Rule of thumb: enable it whenever your agents/tools descriptions push the system prompt over ~1k tokens or when chains routinely exceed 5 steps.
## Best practices
- **Start `temperature` at `0`.** The protocol is strict; creativity hurts it. Raise only if the final answer needs flair.
- **Lower `maxSteps` aggressively.** The default `50` is a ceiling. Use `10` or less for focused tasks — errors surface faster.
- **Make tool `description`/`input`/`output` LLM-facing, not dev-facing.** These strings ARE the prompt. Specify exact input shape, return shape (JSON? plain text?), and failure modes.
- **Keep tool outputs short.** The full output goes back into the history on the next step. Summarize or truncate oversized payloads (e.g. paginate, return counts + samples).
- **One agent per domain.** Avoid one mega-agent with 30 tools — narrow bundles help the LLM pick correctly.
- **Unique tool tags per agent.** Duplicates across different agents are fine; duplicates inside one agent are a bug.
- **Always handle `status === 'error'`.** Never assume success.
- **For long-running tasks, wire `signal`** (via `AbortController`) to cancellation UI.
- **Use `optionalPrompt` for global constraints.** Output language, forbidden topics, JSON schemas for the final answer, etc.
- **Point `serverUrl` at any OpenAI-compatible endpoint** — don't pull in a second SDK for Anthropic, OpenRouter, Ollama, vLLM, etc.

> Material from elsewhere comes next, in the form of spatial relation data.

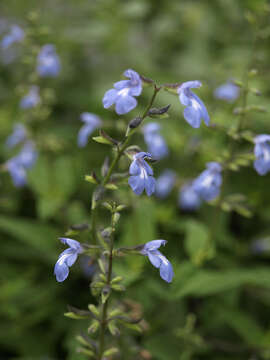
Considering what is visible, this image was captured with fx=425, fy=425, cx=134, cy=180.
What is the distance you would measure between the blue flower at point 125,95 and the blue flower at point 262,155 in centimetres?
142

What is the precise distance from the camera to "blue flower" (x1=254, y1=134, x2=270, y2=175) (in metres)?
3.58

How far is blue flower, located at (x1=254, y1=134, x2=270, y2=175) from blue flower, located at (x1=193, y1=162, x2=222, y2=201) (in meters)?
0.39

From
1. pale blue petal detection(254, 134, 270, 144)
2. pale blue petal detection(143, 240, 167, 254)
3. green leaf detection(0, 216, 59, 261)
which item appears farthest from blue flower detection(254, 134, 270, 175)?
green leaf detection(0, 216, 59, 261)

- **Stream the final answer to UIs with `onToken`** (5th arg), not `logCallback`. `logCallback` is the raw multi-step protocol for debugging; `onToken` is the clean final answer.
## Testing
Inject a mock `LLMService` via `config.llmService` to bypass the real API:
```ts
import { LLMService } from 'braiin/dist/service/llm.service' // internal path
// or re-create the interface locally:
interface MockLLMService {
ask: (sys: string, prompt: string, history: any[]) => Promise<any>
}
const mockLLM: MockLLMService = {
ask: async () => ({
id: 't', object: 'chat.completion', created: 0, model: 'mock',
choices: [{ index: 0, message: { role: 'assistant',
content: '{"action":"finish","answer":"ok"}' }, finish_reason: 'stop' }]
})
}
const o = createOrchestrator([agent], { apiKey: '', llmService: mockLLM as any })
```
Script the `ask` function to return successive JSON responses to drive the chain through every branch you want to test.
## Common pitfalls
- **Tool returns non-string.** `call` must stringify. Returning an object silently breaks the next step's LLM input.

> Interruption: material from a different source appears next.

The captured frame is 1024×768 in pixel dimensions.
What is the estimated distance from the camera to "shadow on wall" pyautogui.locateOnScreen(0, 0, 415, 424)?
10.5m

- **Tool description written for humans.** The LLM needs imperative schemas, not marketing copy.
- **Forgetting `status` check.** Errors surface in `answer`, not via `throw`.
- **Very long tool outputs.** They compound across steps and blow up token bills. Summarize.

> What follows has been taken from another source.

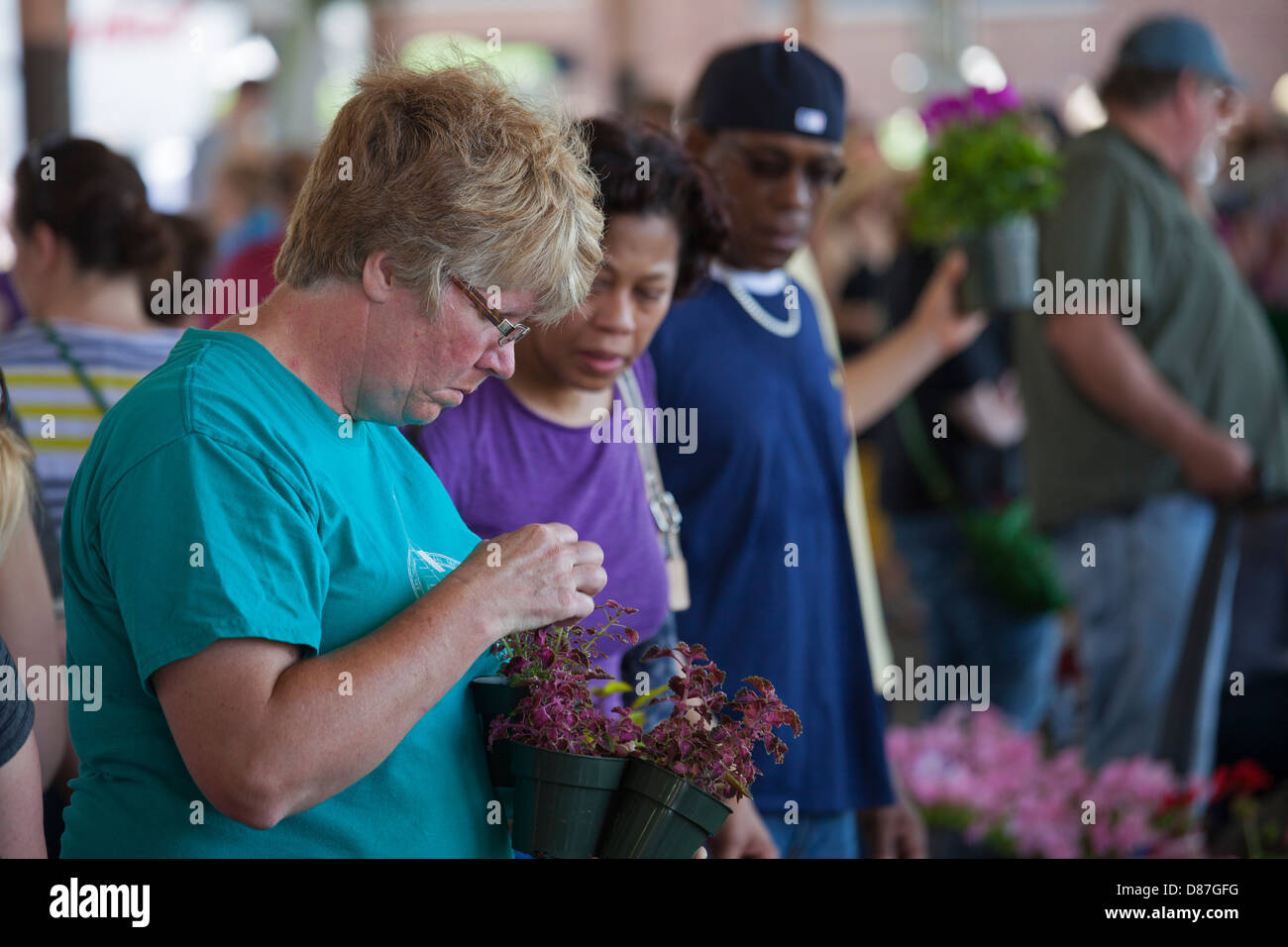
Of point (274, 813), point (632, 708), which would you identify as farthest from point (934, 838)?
point (274, 813)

- **Setting `temperature > 0.3`.** The protocol breaks quickly as temperature rises.
- **Passing `history` when you meant `toolTraces`.** Remember the signature: `executeTask(prompt, history?, toolTraces?, logCallback?, onToken?)`.
- **Confusing the two callbacks.** `logCallback` (4th) streams the raw JSON of *every* step; `onToken` (5th) streams *only* the clean final answer. For a chat UI you want `onToken`.
- **Expecting a clean answer stream from `logCallback`.** It emits the whole protocol (describe/call/finish), not just the answer — use `onToken` for that.